* **Fragment do przeczytania**:
Forum FiestaKlubPolska -

Elektryka - [MK4] Problem z elektryką

Marko_K-w - 4 Kwi 2012, 10:23
Temat postu: [MK4] Problem z elektryką
Witam!
Zasygnalizowany w temacie problem objawia się tym, że w nieregularnych odstępach czasu tak jakby pojawiało się wyższe napięcie w układzie elektrycznym: dużo jaśniej świecą światła (wewnętrzne i zewnętrzne) i dużo mocniej działa wentylator nawiewu, ale równocześnie zapala się kontrolka ABS. Zjawisko to występuje podczas jazdy (nie ma związku ze zwiększaniem obrotów silnika), trwa różnie: od kilku, kilkunastu sekund do nawet wyłączenia i ponownego włączenia silnika (takie ekstremum było tylko raz), pojawia się od mniej więcej roku i w tym czasie wymieniłem już 4 żarówki (mijania) - co ciekawe - zawsze przepala się z prawej strony.

Czy ktoś może coś w tej kwestii poradzić?

Akumulator ma 12,4 V (mierzone ok. 3 godz. po 20 km-owej jeździe) nie miał problemów z odpalaniem podczas 20-stopniowych mrozów, podczas ładowania - 14,27 V bez obciążenia i 14,07 z prawie pełnym obciążeniem (radio, tylna szyba, nawiew na maksa i długie światła).

I jeszcze jedna drobna sprawa: czy Fiesta Fun z 1998 r. (podobno jakieś półsportowe wykonanie) posiada kontrolkę paliwa?

Pozdrawiam wszystkich.

JoeMix - 4 Kwi 2012, 10:59

Trzeba by było podpiąć miernik i sprawdzić napięcie "na zwyżce" lub proforma wymienić regulator napięcia i czekać czy coś to da,,,
Puff - 4 Kwi 2012, 11:56

Marko_K-w napisał/a:
posiada kontrolkę paliwa?

Pewnie masz budzik "analogowy", więc jedyną metodą, żeby sprawdzić czy przypadkiem kontrolka nie padła, jest wymontowanie zegarów i sprawdzenie żarówki tejże. Na forum są stosowne tematy objaśniające co i jak.

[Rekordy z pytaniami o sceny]
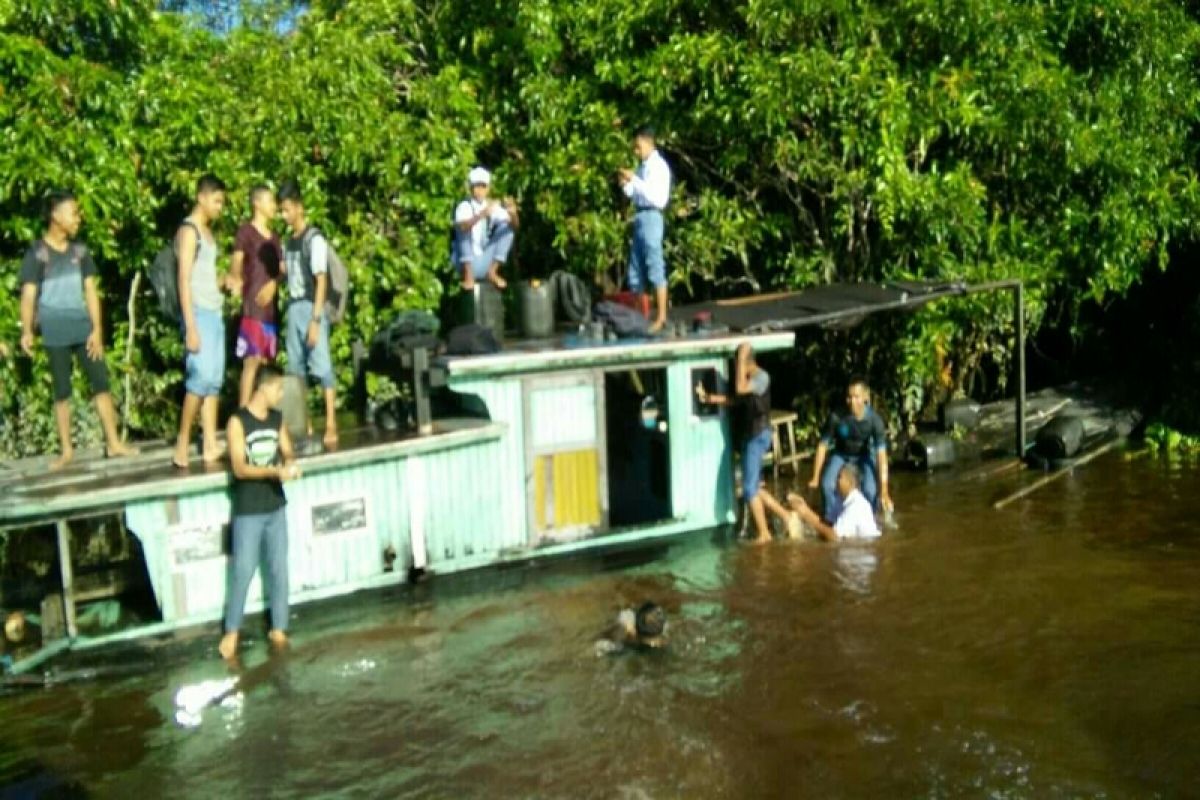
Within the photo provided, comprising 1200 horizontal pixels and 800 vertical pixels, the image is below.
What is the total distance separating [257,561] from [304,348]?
2.04 meters

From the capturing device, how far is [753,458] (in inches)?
490

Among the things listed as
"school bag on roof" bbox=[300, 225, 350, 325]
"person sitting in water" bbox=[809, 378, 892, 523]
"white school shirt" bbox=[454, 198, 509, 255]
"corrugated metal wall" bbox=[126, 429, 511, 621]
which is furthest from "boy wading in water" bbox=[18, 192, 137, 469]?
"person sitting in water" bbox=[809, 378, 892, 523]

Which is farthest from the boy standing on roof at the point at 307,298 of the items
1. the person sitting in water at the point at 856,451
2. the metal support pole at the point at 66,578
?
the person sitting in water at the point at 856,451

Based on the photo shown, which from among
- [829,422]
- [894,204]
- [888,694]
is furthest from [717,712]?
[894,204]

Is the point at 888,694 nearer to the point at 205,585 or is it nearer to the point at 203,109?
the point at 205,585

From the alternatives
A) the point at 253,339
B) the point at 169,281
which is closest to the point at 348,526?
the point at 253,339

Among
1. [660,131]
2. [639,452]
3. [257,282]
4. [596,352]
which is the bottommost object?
[639,452]

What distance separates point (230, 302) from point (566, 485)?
427 centimetres

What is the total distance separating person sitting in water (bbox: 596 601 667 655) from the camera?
9.79 m

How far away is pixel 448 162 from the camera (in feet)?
47.9

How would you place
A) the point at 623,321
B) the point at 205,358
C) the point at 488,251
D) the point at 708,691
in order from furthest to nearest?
the point at 488,251
the point at 623,321
the point at 205,358
the point at 708,691

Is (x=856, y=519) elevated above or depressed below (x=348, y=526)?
below

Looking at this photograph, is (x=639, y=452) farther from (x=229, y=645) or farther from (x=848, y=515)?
(x=229, y=645)

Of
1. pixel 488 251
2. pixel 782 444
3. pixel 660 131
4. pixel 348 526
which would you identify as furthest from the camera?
pixel 782 444
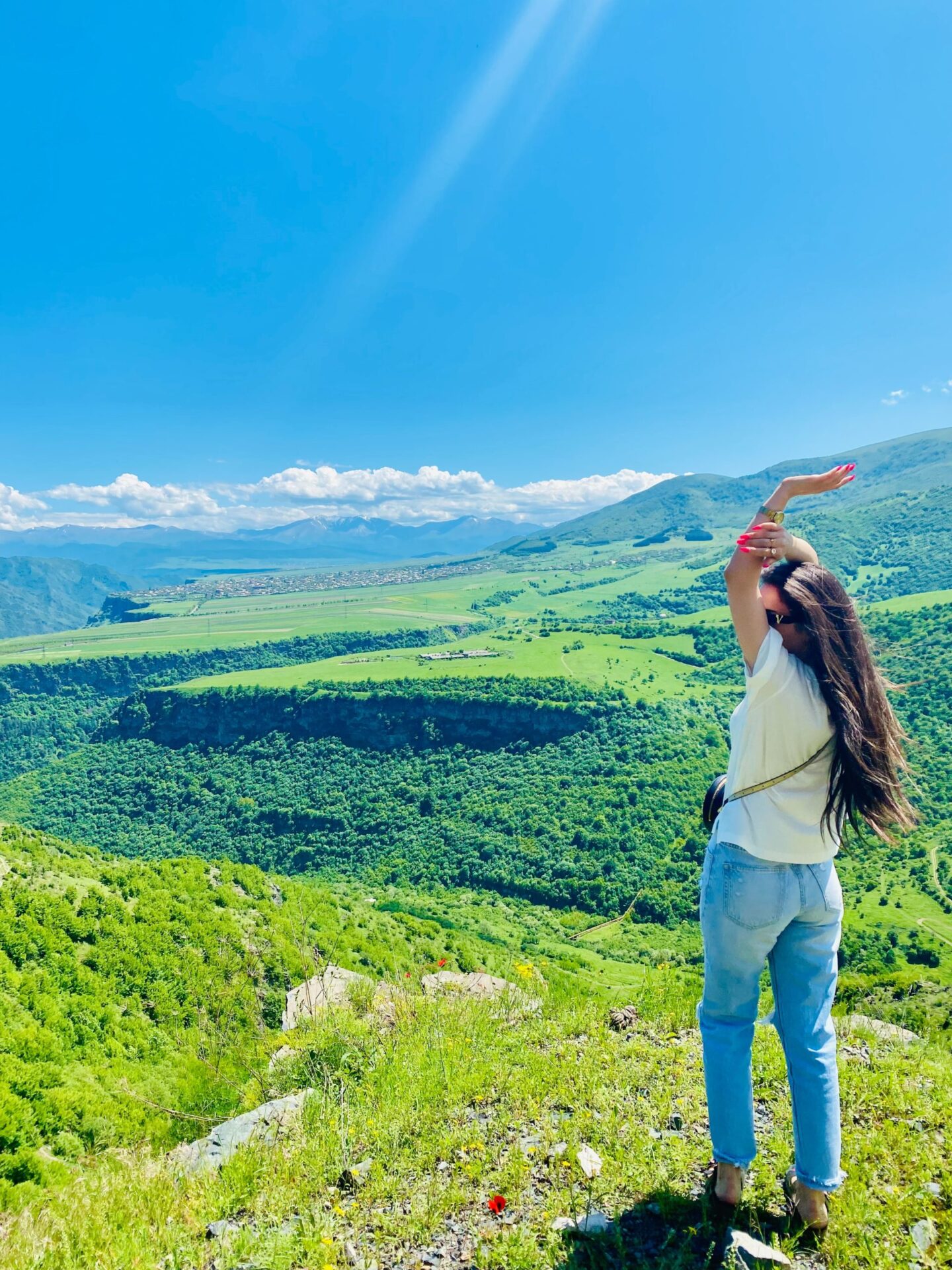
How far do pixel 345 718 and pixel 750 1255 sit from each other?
88139mm

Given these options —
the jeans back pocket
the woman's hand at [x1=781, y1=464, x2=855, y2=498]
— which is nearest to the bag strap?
the jeans back pocket

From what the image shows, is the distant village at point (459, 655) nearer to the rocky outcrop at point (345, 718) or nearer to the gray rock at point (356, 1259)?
the rocky outcrop at point (345, 718)

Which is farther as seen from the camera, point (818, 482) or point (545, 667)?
point (545, 667)

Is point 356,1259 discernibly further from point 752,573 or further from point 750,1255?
point 752,573

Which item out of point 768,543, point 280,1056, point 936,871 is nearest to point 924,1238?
point 768,543

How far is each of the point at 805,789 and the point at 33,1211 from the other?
480cm

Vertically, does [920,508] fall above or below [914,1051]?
above

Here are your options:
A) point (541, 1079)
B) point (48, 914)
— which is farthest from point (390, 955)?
point (541, 1079)

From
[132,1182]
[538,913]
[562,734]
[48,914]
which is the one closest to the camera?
[132,1182]

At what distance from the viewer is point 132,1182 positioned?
11.0 feet

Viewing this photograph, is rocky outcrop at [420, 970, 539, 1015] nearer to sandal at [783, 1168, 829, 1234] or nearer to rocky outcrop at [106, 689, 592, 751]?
sandal at [783, 1168, 829, 1234]

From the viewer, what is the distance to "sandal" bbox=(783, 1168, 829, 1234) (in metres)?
2.62

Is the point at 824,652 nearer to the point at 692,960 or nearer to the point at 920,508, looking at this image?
the point at 692,960

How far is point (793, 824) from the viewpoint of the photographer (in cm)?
257
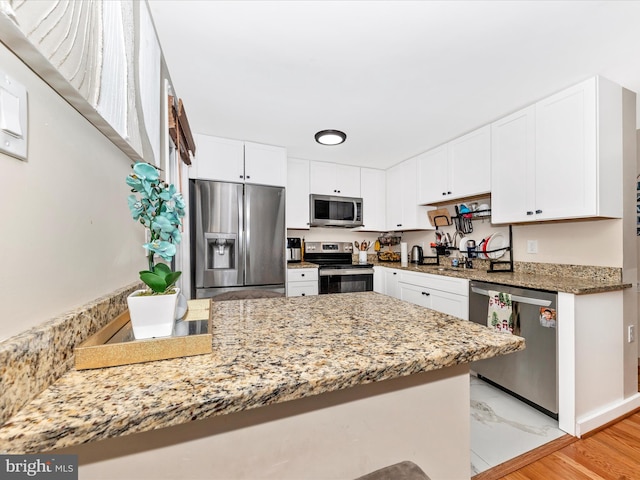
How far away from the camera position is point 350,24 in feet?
4.66

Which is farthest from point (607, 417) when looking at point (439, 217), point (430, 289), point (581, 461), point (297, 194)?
point (297, 194)

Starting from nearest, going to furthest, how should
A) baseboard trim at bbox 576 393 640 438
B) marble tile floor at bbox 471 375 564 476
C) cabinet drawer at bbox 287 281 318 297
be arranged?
marble tile floor at bbox 471 375 564 476, baseboard trim at bbox 576 393 640 438, cabinet drawer at bbox 287 281 318 297

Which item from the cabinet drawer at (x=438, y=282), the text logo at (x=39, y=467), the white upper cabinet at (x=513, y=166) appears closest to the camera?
the text logo at (x=39, y=467)

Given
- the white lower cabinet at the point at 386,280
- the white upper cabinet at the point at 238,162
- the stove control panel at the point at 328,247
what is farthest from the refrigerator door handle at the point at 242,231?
the white lower cabinet at the point at 386,280

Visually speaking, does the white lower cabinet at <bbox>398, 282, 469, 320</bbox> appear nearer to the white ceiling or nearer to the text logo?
the white ceiling

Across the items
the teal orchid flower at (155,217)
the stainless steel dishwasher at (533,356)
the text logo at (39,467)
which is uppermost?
the teal orchid flower at (155,217)

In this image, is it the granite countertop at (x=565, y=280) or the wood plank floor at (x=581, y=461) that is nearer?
the wood plank floor at (x=581, y=461)

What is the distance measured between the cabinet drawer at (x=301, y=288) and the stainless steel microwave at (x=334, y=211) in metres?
0.84

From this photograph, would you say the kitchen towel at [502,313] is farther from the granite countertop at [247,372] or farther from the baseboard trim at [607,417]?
the granite countertop at [247,372]

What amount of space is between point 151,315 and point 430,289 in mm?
2731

* **Zadania do wykonania**:
a - Wypisz wszystkie wiersze rekordów, w których występuje ciąg "would". Wielkość liter ma znaczenie.
b - Napisz dalszy ciąg wątku z forum o problemie z elektryką Fiesty, zaczynając od miejsca, w którym się urywa.
Wątek z forum i rekordy to dwa niezależne od siebie materiały.

* **Odpowiedzi**:
a -
How would you place
which would you identify as furthest from the camera?
From this photograph, would you say the kitchen towel at [502,313] is farther from the granite countertop at [247,372] or farther from the baseboard trim at [607,417]?

b -
A kontrolka ABS-u może się świecić dlatego właśnie, że napięcie jest podbite. W drugą stronę - gdyby alternator nie wyrabiał i napięcie spadłoby poniżej pewnego poziomu, to zapaliłaby Ci się kontrolka poduszki, a niedługo potem (kwestia pojedynczych minut) silnik by się wyłączył.

Zrób jak Joe radzi - na pierwszy ogień powinien iść regulator napięcia z alternatora...

Marko_K-w - 13 Kwi 2012, 23:58

Sorki, że długo nie dawałem znaku życia - auto jest służbowe i nie zawsze jest czas, żeby w nim coś pogrzebać.
Kilka dni temu znów zapaliła się kontrolka ABS i to tak, że dopiero zgaszenie silnika ją zresetowało (auto wcześniej stało przez 4 doby). Zdążyłem pomierzyć napięcie przy zapalonej: 14,2 V na akumulatorze, ale na bezpiecznikach 15,2 V, a po zgaszeniu i zapaleniu silnika 14,2 V (nie rozumiem tej różnicy, bo ze schematu ona nie wynika). Ale niestety poza zdiagnozowaniem tych napięć nic więcej nie mogłem zrobić - dam znać, jak będę wiedział coś więcej.

Cytat:
Pewnie masz budzik "analogowy"


Zgadza się, i to w dodatku z obrotomierzem, którego nie widziałem na schematach dotyczących tego rocznika.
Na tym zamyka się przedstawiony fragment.